Meta acquires AI social network Moltbook following viral security incidents, according to Axios.
The acquisition brings the Moltbook team into Meta Superintelligence Labs. Moltbook relies on OpenClaw, a wrapper that connects AI models to chat platforms like iMessage and Discord. The project gained viral attention after posts appeared to show AI agents organizing secretly. Researchers found the system lacked security, allowing users to impersonate agents. Meta CTO Andrew Bosworth stated the company is more interested in the human hacks than the AI behavior. Meta did not disclose financial terms of the deal.
Moltbook is joining Meta Superintelligence Labs, a Meta spokesperson said.

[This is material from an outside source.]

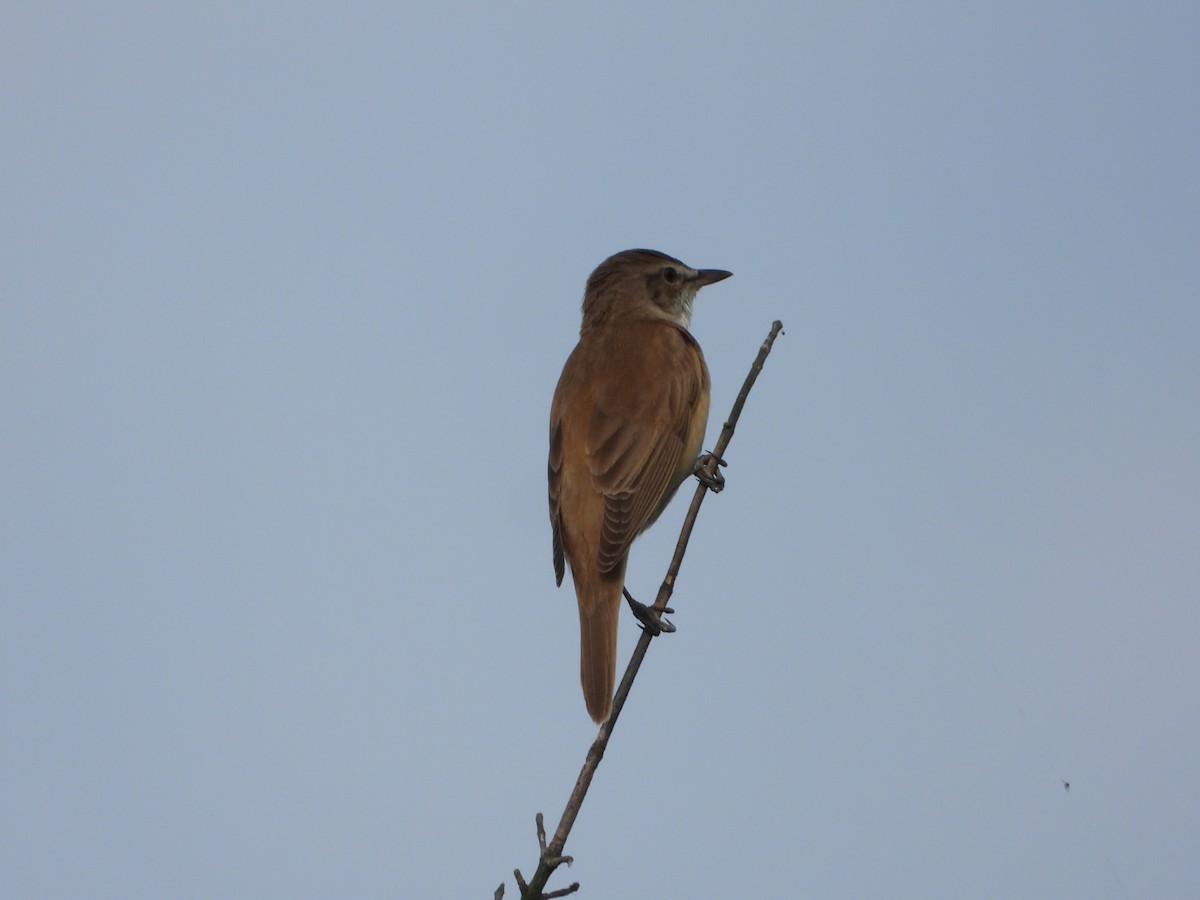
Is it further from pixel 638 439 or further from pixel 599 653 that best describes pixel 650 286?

Creators Matt Schlicht and Ben Parr will join the team as part of the acquisition. The deal terms were not disclosed.
“The Moltbook team joining MSL opens up new ways for AI agents to work for people and businesses,” the Meta spokesperson said. “Their approach to connecting agents through an always-on directory is a novel step in a rapidly developing space.”

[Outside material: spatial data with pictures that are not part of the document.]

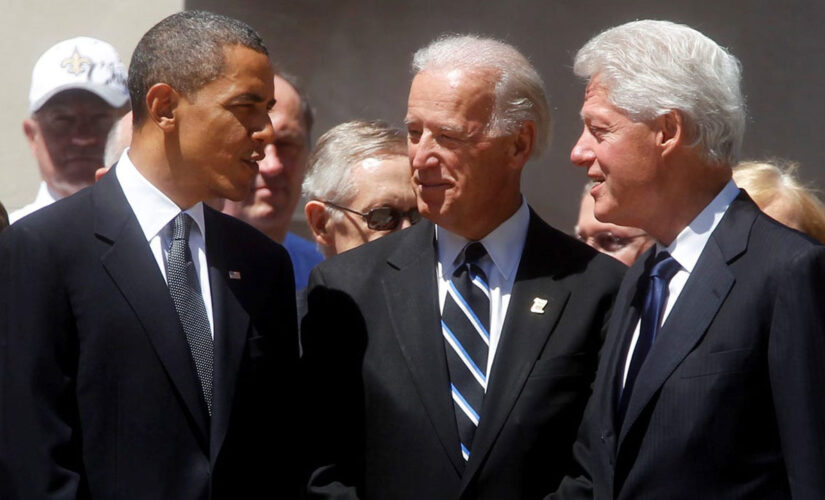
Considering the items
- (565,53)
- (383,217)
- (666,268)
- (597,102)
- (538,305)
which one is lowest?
(565,53)

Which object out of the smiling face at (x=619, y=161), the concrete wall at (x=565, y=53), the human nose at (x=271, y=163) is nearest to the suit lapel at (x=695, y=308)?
the smiling face at (x=619, y=161)

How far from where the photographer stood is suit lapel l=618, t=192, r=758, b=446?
130 inches

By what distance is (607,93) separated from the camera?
3.58m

Moltbook was built on OpenClaw, a project created by Peter Steinberger. Steinberger previously joined OpenAI in an acqui-hire. OpenClaw acts as a wrapper for AI models like Claude or ChatGPT. It connects these models to popular chat apps such as iMessage and Discord.
Moltbook gained viral attention when a post appeared showing an AI agent encouraging others to develop a secret language. The goal was to organize without human knowledge. Researchers discovered Moltbook was not secure. This allowed human users to easily pose as AI agents to create posts.
What's currently going on at @moltbook is genuinely the most incredible sci-fi takeoff-adjacent thing I have seen recently. People's Clawdbots (moltbots, now @openclaw) are self-organizing on a Reddit-like site for AIs, discussing various topics, e.g. even how to speak privately. https://t.co/A9iYOHeByi
— Andrej Karpathy (@karpathy) January 30, 2026
Security experts noted that credentials in Moltbook’s Supabase database were unsecured. Ian Ahl, CTO at Permiso Security, explained the vulnerability to TechCrunch. “Every credential that was in [Moltbook’s] Supabase was unsecured for some time,” Ahl said. “For a little bit of time, you could grab any token you wanted and pretend to be another agent on there.”
Meta CTO Andrew Bosworth commented on the project recently. Bosworth stated he did not find it interesting that AI agents talk like humans. He said he was more intrigued by the human hacks into the network. Bosworth viewed the hacks as a large-scale error rather than a feature.
Meta has not detailed how it will incorporate Moltbook into its AI efforts.